- _GIVEN TEXT_:
▼

# Need a recommendation



## Bigdoghd (Oct 22, 2009)

To all you snow pro's .....I have a close friend that plows for a couple small apartments and his own driveway. He has a 2010 Toyota Tundra 4dr 5.7 with auto trans. Looking to see what you guys recommend for a plow set up.


Thank you in advance


----------



## orca277 (Sep 30, 2014)

I just put a western Midweight poly 7'6" on my tundra, Only thing I really needed to do was raise the front a little. so I put a leveling kit on. Now after it's all said and done I'm prob going to put rancho or bilstein coil overs and remove the block this spring.


----------



## JustJeff (Sep 9, 2009)

If he's already plowing apartment complexes and his own driveway, he must already have a plow, right? So why look for recommendations???


----------



## mercer_me (Sep 13, 2008)

I have an 8' HD Fisher on my 2012 Rock Warrior. I have Bilstien 5100 series coil over and Tibrens. I would definitely recommend some sort of leveling kit for anybody plowing with a Tundra since the push plate end up being so low to the ground. I personally like Fisher but, I don't know how many Fisher dealers you have in your area. Western and Boss also make quality products. A 7.5' Boss VXT would be a really great choice for what he will be doing for plowing.


----------



## dieselss (Jan 3, 2008)

Harleyjeff;1860126 said:


> If he's already plowing apartment complexes and his own driveway, he must already have a plow, right? So why look for recommendations???


Yes, that's a good observation. I'll just have to start drinking to stop thinking about this tonight


----------



## Citytow (Sep 21, 2014)

he should hire you


----------



## basher (Nov 13, 2004)

Snoway 26R


----------



## Bigdoghd (Oct 22, 2009)

Harleyjeff;1860126 said:


> If he's already plowing apartment complexes and his own driveway, he must already have a plow, right? So why look for recommendations???


This is exactly why I got out of my HD business. Aways seemed to be to many smart azzes Thumbs Up There are people in these forums that are just great down to earth people and willing to help and share there experiences.

For one I'm helping a 65 yr old friend out that is the maintenance person for ONE maybe 75 unit apratment complex. He gets an allowance to plow. My facility does a-z auto repair, Roush Performance and turbos stuff, like one of the first automatic rear twin engine turbos set ups on a Corvette. So if I can get some more experienced opinion from people that do this more so than I and I can help someone out .....I'll do it.

Thank you everyone else for your imput


----------



## dieselss (Jan 3, 2008)

▲

- _RECORD EXCERPTS_:
▼

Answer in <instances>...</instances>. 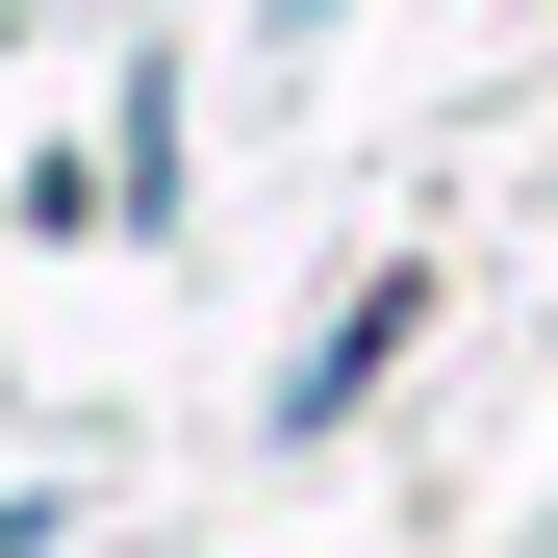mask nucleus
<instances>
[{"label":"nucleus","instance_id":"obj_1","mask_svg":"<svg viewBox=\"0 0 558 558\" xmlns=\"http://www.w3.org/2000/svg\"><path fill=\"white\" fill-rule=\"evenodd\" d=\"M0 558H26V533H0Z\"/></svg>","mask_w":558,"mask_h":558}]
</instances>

▲
▼

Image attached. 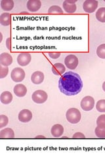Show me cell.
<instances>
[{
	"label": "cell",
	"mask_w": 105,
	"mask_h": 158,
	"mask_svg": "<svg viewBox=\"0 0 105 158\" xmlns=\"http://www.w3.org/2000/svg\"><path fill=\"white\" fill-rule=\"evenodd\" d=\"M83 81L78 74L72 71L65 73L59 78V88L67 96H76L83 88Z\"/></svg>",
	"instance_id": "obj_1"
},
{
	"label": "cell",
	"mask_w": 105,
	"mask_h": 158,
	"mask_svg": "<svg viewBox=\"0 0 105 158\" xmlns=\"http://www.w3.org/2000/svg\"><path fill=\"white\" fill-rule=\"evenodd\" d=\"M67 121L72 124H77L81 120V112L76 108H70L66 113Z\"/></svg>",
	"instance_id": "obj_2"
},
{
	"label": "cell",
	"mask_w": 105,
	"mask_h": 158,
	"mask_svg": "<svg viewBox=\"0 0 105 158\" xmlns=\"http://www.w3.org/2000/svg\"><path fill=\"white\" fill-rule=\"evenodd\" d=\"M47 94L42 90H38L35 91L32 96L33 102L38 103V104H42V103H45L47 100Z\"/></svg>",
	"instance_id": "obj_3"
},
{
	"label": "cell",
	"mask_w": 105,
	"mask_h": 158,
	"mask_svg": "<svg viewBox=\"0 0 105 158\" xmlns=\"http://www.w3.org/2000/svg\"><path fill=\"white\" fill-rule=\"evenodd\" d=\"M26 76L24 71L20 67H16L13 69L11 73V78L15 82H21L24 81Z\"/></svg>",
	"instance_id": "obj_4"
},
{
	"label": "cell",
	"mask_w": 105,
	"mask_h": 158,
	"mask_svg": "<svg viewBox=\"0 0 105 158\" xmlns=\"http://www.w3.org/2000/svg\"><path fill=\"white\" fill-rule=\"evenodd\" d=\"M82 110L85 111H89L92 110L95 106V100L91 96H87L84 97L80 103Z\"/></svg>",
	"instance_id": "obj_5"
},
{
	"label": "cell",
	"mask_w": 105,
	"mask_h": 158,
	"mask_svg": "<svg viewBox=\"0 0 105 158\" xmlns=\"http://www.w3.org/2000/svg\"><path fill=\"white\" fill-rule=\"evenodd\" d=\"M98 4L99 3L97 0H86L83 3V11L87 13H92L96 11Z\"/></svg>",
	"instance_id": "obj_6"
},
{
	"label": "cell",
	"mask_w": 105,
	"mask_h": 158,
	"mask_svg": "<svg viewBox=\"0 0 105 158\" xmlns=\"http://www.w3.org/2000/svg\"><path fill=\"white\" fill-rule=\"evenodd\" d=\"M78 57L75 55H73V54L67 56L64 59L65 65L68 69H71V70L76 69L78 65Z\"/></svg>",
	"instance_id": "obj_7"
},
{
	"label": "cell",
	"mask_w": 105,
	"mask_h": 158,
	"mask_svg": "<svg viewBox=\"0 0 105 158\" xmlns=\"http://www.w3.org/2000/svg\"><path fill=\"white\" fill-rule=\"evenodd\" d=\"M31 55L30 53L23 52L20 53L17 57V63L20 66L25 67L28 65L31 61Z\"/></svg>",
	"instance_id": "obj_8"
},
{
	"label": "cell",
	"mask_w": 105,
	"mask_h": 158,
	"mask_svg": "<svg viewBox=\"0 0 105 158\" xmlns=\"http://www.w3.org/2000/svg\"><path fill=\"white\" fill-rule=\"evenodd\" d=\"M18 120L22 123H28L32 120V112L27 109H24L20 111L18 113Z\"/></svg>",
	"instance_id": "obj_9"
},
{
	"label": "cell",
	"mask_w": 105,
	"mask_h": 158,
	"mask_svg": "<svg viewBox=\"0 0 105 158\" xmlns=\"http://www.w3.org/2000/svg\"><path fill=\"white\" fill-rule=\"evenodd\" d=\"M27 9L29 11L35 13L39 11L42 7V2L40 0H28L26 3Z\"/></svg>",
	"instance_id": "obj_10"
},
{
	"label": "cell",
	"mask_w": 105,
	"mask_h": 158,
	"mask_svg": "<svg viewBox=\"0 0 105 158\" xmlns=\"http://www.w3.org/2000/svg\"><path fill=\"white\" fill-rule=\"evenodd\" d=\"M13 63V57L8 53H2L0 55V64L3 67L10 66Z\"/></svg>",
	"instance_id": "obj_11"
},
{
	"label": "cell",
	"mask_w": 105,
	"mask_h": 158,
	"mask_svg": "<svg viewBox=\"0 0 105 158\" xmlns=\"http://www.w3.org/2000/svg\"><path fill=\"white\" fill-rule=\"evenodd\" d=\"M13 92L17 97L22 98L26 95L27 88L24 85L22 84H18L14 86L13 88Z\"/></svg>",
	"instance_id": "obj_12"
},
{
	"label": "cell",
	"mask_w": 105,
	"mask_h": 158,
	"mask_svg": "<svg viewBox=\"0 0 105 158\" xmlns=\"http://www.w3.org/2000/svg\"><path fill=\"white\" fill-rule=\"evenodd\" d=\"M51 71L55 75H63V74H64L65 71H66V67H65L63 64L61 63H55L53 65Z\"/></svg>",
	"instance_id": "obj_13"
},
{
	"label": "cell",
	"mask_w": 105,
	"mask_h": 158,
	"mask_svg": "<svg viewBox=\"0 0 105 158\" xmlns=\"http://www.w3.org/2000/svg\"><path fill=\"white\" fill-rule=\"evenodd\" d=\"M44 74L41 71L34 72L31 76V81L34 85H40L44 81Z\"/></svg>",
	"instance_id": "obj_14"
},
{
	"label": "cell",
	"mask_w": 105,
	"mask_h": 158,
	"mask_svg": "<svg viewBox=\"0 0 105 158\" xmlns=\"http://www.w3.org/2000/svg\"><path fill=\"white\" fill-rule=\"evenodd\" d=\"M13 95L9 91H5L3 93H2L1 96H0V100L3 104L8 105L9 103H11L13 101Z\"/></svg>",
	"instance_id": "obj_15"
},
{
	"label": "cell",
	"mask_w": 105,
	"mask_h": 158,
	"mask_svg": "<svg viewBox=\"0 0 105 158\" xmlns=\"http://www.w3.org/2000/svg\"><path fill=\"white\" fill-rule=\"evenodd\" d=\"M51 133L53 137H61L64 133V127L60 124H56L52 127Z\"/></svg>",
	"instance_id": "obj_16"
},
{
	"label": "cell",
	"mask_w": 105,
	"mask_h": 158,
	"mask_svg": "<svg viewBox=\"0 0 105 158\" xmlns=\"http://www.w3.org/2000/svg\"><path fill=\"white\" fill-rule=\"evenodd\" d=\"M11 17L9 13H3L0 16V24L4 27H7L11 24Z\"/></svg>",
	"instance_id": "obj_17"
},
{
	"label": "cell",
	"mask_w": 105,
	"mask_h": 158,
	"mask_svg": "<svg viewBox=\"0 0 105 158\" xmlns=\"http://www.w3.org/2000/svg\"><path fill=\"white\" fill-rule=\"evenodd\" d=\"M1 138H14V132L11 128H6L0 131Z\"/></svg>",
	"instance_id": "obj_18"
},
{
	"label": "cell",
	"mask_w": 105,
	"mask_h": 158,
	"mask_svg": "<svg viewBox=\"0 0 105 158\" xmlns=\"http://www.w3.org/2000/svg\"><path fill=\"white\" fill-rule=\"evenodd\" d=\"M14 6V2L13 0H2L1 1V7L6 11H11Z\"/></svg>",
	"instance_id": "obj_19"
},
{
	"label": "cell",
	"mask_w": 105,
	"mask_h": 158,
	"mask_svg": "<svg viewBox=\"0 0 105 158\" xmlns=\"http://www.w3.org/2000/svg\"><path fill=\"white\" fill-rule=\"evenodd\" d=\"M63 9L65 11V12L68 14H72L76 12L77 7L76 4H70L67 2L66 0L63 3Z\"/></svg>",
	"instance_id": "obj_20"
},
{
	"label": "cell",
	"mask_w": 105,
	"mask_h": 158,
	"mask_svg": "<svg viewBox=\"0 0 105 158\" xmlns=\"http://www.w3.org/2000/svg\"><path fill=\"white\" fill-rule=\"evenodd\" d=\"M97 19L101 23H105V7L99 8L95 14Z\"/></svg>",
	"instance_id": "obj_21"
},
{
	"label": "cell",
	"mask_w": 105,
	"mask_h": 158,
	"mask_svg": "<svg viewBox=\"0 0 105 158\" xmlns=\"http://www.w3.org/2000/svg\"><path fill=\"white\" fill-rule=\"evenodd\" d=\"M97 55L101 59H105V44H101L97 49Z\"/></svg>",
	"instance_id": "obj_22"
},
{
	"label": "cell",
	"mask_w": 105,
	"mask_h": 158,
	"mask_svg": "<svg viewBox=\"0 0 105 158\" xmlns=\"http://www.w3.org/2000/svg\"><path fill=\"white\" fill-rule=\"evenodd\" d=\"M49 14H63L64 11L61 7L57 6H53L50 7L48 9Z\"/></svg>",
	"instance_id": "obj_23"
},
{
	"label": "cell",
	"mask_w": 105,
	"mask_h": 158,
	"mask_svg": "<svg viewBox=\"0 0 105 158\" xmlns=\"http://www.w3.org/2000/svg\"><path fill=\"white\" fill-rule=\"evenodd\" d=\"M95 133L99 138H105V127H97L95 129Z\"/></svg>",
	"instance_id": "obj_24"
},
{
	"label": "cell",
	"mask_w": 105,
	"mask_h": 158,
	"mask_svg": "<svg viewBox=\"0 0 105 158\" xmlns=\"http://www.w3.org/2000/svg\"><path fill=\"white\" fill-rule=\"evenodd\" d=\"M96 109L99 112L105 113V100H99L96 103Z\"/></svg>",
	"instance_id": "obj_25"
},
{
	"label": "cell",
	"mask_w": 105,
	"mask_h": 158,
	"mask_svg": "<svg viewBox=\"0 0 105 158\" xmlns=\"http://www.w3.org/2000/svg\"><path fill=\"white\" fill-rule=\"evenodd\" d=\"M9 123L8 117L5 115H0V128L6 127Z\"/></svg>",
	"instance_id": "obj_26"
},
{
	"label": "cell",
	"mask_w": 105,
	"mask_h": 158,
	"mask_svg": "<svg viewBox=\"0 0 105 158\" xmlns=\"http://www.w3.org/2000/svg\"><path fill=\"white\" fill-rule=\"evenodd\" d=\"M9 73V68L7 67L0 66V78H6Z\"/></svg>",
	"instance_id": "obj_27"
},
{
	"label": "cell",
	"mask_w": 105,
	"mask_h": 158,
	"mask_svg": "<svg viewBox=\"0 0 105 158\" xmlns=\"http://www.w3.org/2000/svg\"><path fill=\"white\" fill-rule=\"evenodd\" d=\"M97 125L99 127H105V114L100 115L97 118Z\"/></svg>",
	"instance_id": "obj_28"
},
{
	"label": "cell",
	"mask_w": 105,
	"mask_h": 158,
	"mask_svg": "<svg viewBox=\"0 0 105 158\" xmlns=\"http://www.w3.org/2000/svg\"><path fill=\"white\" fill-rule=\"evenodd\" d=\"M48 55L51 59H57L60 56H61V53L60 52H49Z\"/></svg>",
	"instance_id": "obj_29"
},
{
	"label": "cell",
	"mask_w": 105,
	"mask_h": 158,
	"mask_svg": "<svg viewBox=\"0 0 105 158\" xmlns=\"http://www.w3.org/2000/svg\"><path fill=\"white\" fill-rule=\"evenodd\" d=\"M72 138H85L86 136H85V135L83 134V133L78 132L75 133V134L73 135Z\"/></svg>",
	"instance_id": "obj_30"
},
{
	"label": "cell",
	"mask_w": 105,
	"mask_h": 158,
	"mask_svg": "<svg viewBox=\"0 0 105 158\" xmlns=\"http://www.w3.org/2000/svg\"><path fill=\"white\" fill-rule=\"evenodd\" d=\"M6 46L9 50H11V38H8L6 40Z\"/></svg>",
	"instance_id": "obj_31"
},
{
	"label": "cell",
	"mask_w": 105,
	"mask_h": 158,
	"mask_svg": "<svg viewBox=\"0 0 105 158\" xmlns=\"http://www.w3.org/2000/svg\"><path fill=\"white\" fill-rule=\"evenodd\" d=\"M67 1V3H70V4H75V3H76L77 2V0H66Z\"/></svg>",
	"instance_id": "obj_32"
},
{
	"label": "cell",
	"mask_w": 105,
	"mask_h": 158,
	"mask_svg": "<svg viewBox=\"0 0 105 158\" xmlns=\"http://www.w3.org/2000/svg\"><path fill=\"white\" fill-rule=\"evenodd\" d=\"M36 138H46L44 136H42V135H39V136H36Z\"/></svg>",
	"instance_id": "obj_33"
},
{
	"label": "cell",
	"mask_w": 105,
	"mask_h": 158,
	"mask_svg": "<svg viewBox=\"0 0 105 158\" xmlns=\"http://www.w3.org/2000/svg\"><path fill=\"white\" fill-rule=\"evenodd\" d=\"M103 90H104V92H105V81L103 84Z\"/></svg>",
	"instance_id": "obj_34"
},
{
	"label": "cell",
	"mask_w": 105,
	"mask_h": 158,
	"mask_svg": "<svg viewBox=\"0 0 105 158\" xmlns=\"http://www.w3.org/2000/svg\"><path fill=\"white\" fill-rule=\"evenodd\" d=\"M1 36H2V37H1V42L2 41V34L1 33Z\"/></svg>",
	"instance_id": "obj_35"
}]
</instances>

▲
▼

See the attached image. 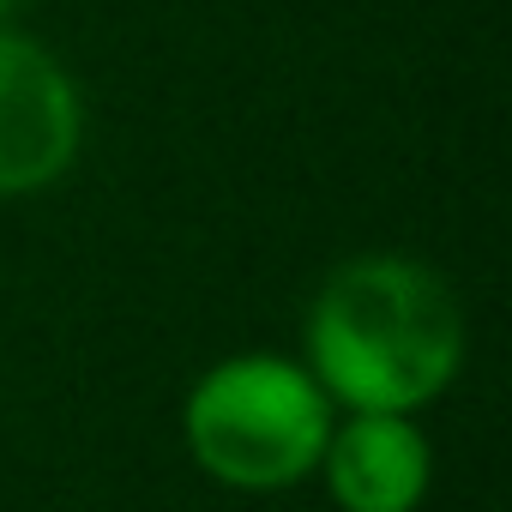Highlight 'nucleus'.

▲

- _WORK TO BE COMPLETED_: Repeat word for word the part of the snowplow thread starting at "I have an 8'" and ending at "doing for plowing.".

- _FINAL RESULT_:
I have an 8' HD Fisher on my 2012 Rock Warrior. I have Bilstien 5100 series coil over and Tibrens. I would definitely recommend some sort of leveling kit for anybody plowing with a Tundra since the push plate end up being so low to the ground. I personally like Fisher but, I don't know how many Fisher dealers you have in your area. Western and Boss also make quality products. A 7.5' Boss VXT would be a really great choice for what he will be doing for plowing.